__Trecho apresentado__:
Oi, gente.
Nick Cave é meu pastor das trevas, e nada me faltará. Mas calma, ah migo e ah miga ou pessoas que caíram por acidente nesta página: as trevas, no caso, são aquelas que carregamos conosco e que o australiano sempre retratou tão bem em suas canções. Desde o Birthday Party, passando pelos Bad Seeds e o projeto Grinderman, Nick Cave sempre cantou sobre Deus, fé, religião, solidão, desespero, o demônio (literal ou pessoal), criaturas estranhas, morte, pecado, crime, assassinato, mas também sobre amor. E “Carnage”, seu mais recente álbum, reúne vários desses temas em oito belíssimas músicas.
O trabalho, lançado de surpresa em 25 de fevereiro, não tem o acompanhamento dos Bad Seeds velhos de guerra: é creditado como a primeira parceria entre Nick Cave e o violinista Warren Ellis, seu companheiro de banda e com quem já havia composto várias trilhas sonoras. O álbum é fruto do período de isolamento provocado pela pandemia, em que o cantor e compositor australiano não tinha muito o que fazer além de escrever, escrever e escrever – entrementes, gravou o igualmente belo “Idiot prayer”, em que revisita sua carreira numa apresentação solitária ao piano, e “Litany”, ópera de câmara em que trabalhou com Nicholas Lens.

__Extrato de dados__:
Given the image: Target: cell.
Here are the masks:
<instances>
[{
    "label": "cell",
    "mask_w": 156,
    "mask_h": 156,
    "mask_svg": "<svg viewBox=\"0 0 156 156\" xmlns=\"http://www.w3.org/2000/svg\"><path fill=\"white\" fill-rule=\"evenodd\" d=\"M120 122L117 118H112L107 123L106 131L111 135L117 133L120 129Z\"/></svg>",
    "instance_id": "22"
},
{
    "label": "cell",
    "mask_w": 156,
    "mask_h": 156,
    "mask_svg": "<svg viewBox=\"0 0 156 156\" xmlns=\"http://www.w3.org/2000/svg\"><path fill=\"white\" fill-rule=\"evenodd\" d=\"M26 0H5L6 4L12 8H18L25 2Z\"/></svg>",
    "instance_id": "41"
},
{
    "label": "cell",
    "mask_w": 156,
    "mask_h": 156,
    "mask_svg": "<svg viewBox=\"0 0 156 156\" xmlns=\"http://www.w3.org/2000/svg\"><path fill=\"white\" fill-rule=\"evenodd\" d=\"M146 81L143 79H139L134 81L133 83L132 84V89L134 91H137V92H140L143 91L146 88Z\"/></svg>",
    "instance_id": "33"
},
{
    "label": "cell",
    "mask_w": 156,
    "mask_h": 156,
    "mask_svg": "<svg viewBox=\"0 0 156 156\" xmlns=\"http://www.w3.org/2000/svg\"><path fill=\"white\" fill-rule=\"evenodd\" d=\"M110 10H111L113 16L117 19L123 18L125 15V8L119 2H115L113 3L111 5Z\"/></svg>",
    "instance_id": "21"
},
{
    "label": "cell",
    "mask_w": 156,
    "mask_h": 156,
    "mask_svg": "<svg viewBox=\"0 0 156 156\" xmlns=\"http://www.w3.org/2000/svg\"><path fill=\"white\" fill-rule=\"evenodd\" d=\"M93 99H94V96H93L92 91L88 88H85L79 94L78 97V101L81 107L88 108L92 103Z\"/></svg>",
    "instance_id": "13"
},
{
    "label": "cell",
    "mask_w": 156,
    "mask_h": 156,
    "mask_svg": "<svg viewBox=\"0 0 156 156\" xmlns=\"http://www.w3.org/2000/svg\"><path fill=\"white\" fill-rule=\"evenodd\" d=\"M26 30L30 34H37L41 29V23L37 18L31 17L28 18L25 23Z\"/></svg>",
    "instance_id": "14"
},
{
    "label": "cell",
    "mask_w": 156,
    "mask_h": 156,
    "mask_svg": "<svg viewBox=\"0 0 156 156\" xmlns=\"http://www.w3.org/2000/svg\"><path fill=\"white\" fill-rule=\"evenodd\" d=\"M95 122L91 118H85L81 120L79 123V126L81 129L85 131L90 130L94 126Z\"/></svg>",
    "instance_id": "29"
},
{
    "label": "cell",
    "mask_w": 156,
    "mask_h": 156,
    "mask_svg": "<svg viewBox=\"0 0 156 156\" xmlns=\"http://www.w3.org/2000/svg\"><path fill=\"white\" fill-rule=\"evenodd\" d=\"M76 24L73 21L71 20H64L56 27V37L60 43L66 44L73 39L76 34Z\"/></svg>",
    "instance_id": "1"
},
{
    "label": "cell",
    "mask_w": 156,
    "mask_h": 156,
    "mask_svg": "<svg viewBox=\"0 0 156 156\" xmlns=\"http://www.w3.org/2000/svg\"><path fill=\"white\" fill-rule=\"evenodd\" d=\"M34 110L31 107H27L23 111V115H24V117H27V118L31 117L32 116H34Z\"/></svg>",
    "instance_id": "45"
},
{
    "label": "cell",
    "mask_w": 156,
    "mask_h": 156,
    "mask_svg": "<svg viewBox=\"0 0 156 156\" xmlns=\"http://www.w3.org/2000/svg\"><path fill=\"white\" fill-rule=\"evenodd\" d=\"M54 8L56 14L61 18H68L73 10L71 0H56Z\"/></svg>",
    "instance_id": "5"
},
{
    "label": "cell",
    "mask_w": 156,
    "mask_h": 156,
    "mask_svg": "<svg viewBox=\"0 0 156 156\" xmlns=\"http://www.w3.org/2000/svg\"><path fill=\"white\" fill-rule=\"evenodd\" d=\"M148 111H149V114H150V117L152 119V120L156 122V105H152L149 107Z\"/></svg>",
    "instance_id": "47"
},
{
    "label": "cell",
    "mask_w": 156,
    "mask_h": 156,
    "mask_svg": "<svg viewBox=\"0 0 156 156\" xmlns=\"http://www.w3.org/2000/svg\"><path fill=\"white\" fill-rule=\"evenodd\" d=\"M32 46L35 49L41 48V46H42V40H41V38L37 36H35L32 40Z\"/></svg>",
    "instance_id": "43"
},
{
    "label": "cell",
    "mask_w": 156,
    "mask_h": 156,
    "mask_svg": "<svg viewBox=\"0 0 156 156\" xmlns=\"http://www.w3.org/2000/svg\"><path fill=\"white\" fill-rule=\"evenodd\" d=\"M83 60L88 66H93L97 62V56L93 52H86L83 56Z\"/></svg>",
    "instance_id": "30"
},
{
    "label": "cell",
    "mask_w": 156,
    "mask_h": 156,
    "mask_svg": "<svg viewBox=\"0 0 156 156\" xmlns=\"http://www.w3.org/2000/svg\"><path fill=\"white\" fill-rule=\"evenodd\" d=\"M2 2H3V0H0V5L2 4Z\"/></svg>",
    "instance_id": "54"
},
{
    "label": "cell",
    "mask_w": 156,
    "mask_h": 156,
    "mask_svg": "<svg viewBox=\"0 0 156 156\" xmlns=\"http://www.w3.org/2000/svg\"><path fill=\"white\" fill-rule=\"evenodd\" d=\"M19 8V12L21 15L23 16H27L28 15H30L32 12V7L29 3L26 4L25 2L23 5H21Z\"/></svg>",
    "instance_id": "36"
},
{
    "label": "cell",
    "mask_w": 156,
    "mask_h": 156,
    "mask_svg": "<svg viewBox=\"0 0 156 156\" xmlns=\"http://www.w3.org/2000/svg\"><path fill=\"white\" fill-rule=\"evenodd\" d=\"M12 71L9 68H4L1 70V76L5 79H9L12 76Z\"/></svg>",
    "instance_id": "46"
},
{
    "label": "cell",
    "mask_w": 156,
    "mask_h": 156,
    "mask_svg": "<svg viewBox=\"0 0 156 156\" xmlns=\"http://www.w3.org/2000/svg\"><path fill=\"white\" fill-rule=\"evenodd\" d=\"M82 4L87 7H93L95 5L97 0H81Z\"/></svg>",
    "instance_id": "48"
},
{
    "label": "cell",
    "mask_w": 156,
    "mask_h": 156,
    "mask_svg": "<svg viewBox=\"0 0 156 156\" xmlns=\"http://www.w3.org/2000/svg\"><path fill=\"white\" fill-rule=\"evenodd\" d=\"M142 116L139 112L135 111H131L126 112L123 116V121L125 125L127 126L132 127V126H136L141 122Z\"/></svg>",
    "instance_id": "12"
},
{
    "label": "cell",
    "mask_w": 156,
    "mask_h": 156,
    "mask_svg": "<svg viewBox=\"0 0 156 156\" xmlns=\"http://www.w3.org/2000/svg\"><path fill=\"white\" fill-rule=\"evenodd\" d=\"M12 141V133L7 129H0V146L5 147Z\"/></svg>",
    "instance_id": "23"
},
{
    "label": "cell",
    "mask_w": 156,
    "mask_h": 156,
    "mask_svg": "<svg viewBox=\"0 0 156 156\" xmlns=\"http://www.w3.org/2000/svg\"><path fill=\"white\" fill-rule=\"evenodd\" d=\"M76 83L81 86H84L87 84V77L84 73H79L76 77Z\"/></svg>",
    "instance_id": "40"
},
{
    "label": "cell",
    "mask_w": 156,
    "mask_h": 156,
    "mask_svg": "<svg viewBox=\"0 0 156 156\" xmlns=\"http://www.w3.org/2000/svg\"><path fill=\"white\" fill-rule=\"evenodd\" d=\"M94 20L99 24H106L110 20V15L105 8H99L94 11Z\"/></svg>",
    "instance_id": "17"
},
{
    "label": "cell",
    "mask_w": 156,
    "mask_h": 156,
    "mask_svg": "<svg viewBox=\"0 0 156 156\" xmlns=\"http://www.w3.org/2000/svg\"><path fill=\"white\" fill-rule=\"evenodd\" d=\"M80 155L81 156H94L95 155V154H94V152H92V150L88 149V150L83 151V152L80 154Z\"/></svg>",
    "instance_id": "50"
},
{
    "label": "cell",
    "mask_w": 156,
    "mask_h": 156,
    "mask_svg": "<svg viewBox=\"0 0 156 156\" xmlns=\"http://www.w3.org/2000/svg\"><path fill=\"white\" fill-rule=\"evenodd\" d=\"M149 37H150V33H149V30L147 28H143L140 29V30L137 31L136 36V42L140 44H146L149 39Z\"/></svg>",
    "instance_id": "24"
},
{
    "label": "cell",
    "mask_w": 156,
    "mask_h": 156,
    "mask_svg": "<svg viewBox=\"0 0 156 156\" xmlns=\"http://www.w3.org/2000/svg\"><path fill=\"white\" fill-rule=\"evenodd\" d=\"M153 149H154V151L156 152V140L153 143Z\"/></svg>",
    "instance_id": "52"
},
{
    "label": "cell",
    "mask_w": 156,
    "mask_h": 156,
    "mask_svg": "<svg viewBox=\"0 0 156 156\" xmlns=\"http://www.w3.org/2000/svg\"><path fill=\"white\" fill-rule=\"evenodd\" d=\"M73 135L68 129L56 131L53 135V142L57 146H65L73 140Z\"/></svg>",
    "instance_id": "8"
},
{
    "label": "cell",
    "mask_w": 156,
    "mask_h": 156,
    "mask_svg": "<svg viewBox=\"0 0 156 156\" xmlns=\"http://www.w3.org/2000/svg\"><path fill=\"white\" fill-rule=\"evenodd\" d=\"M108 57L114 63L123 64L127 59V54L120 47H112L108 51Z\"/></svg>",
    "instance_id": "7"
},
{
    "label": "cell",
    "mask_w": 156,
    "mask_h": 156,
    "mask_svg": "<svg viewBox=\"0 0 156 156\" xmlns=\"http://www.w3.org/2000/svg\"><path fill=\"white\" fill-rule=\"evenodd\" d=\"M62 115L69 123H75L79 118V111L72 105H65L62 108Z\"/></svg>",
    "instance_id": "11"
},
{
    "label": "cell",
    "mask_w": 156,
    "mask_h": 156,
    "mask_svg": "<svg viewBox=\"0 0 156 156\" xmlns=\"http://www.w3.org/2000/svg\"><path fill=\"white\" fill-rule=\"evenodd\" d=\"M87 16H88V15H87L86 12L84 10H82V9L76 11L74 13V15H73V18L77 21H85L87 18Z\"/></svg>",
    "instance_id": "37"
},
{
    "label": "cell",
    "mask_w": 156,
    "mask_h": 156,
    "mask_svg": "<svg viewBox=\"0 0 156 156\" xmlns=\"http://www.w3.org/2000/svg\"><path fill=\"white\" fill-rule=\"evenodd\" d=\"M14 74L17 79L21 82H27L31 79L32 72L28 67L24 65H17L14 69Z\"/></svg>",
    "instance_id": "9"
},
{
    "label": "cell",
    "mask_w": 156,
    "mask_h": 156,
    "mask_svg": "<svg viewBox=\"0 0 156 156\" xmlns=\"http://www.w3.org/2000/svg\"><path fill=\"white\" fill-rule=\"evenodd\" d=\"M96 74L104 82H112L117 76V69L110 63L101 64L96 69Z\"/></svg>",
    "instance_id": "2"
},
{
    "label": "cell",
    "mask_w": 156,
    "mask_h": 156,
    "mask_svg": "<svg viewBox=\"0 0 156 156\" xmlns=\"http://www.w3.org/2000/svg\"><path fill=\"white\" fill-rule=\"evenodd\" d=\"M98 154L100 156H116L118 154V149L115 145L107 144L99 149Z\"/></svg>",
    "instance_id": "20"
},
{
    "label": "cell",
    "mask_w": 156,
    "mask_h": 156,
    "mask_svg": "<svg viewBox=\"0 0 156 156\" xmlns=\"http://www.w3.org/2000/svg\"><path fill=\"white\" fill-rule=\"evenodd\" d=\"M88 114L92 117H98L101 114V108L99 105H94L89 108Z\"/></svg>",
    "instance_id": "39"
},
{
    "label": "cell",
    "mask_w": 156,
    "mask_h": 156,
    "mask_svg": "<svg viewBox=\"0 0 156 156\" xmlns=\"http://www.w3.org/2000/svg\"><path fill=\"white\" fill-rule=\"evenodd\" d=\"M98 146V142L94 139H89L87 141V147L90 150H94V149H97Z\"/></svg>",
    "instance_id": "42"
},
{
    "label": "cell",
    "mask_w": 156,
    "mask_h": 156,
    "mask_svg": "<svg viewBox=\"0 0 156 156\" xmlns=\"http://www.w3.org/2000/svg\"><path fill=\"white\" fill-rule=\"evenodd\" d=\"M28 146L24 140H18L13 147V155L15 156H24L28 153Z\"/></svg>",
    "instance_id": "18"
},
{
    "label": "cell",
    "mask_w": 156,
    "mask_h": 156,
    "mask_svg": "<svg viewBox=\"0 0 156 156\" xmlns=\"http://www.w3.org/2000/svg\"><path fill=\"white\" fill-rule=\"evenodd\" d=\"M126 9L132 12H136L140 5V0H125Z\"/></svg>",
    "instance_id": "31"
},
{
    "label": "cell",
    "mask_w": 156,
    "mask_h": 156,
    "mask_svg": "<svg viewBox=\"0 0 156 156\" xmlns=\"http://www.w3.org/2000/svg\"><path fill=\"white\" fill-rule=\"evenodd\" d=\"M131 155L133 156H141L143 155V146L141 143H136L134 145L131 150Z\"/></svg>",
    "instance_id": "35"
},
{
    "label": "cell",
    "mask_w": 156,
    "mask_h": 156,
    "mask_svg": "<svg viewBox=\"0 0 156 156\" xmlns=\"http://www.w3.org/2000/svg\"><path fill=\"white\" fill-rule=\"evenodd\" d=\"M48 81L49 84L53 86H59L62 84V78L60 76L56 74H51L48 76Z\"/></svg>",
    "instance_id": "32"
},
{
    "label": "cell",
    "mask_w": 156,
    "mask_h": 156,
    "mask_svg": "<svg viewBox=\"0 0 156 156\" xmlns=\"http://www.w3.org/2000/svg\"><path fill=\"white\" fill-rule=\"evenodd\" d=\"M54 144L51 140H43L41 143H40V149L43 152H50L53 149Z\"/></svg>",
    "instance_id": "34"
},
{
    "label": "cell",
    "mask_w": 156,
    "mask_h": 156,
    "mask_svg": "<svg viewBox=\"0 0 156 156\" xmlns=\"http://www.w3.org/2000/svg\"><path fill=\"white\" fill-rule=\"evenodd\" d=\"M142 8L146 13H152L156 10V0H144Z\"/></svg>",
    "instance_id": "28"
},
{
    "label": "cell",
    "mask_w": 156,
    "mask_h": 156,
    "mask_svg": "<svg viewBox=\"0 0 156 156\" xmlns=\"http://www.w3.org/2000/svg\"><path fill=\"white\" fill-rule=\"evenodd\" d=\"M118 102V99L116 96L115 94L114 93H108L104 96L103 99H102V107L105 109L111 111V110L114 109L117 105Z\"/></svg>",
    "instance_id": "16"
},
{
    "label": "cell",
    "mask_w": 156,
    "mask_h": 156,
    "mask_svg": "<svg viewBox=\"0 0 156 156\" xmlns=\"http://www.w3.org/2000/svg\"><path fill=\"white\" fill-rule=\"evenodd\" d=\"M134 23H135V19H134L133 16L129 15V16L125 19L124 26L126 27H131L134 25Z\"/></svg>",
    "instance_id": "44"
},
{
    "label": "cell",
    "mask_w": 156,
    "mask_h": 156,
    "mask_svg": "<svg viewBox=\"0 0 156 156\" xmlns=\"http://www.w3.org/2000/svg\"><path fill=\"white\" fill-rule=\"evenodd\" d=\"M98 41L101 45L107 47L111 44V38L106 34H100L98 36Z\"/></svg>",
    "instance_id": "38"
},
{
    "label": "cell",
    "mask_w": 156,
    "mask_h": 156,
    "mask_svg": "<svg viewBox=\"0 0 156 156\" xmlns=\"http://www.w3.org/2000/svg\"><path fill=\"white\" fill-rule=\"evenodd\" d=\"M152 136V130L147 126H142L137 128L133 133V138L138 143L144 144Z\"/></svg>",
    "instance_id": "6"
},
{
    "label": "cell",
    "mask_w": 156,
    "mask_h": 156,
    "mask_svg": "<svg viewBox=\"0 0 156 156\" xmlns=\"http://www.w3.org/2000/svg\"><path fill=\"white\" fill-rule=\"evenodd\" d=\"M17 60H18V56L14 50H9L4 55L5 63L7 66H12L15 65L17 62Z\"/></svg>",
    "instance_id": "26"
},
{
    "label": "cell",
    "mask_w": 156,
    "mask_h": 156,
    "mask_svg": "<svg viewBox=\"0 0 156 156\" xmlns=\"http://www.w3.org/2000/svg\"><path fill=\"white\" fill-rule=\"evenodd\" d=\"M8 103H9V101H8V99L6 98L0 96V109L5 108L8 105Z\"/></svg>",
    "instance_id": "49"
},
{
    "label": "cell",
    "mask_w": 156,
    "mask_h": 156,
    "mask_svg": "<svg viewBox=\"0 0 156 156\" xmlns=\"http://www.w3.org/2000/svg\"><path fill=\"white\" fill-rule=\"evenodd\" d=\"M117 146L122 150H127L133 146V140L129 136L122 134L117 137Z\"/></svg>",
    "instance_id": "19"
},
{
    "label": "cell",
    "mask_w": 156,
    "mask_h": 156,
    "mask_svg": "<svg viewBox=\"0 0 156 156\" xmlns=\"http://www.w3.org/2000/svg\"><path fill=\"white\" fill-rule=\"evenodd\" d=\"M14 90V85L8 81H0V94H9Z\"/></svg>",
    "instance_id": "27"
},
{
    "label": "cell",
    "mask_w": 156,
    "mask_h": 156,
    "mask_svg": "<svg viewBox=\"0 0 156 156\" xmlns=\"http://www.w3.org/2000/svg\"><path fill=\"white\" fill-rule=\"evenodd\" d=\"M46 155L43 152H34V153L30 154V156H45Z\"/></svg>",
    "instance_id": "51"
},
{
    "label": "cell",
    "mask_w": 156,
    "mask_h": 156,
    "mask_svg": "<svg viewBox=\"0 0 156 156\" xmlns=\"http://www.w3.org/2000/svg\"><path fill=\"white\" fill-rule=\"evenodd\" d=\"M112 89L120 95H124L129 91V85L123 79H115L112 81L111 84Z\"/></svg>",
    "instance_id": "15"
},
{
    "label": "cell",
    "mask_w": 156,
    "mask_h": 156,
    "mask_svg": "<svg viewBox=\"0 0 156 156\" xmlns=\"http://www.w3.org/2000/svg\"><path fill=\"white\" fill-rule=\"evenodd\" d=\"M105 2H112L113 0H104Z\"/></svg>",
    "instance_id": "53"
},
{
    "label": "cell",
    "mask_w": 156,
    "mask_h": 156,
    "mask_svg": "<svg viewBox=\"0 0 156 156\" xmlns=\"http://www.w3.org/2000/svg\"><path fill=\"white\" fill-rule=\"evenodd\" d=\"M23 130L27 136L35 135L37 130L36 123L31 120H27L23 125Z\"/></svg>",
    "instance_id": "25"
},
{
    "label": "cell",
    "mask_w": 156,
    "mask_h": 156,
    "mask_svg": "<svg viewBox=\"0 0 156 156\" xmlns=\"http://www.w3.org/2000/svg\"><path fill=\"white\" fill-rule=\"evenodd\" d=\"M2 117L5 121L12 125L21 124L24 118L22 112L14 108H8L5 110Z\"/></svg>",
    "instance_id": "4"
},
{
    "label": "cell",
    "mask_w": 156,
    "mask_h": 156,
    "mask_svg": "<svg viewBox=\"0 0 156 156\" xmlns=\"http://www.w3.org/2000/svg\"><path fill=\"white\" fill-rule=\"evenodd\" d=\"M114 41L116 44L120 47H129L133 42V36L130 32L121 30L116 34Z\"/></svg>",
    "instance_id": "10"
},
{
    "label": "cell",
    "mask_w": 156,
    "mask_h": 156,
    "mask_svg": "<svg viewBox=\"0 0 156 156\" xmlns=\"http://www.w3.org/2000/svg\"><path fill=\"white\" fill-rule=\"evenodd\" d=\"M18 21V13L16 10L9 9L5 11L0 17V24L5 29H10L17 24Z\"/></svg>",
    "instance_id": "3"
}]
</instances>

__Tarefas a realizar__:
1) Responda, com base no texto sobre o álbum “Carnage”:
(a) Quantas músicas o álbum reúne?
(b) Em que data o álbum foi lançado?
(c) Com quem Nick Cave trabalhou na ópera de câmara “Litany”?
2) Prossiga com o texto sobre o álbum “Carnage” a partir da última frase apresentada.

__Respostas às tarefas__:
1)
(a) Oito.
(b) Em 25 de fevereiro.
(c) Com Nicholas Lens.

2)
Mas voltemos a “Carnage”. Escrevendo como se não houvesse amanhã, Nick Cave chamou Warren Ellis para transformar essa torrente de criatividade em canções. Nas primeiras audições, o fã pode até encontrar paralelos com “Ghosteen”, “The boatman’s call” ou as trilhas sonoras de Cave e Ellis, mas aos poucos dá para perceber que o álbum tem personalidade própria ao passear por várias fases da carreira do cantor com suas baladas e litanias, porém uma sonoridade etérea, experimental em alguns momentos, e enveredando até pelo gospel.
O resultado é um álbum sombrio, apocalíptico, brutal, mas ao mesmo tempo repleto de esperança, espiritualidade, desejo de absolvição e amor – contradição é com ele mesmo. As letras de Nick Cave tratam de sofrimento, um reino dos céus impossível, confinamento, natureza, encruzilhadas, um Deus indiferente à dor de suas criações, mudança, mas, ao final, há redenção e amor, amor, amor e mais amor. Faixas como “Balcony man”, “Hand of God” e o coral gospel de “White Elephant” são de fazer o ouvinte ter aquela sensação de arrebatamento musical que só os grandes artistas são capazes de proporcionar. E Nick Cave, nosso pastor das trevas, é um dos poucos nomes da música contemporânea capazes disso.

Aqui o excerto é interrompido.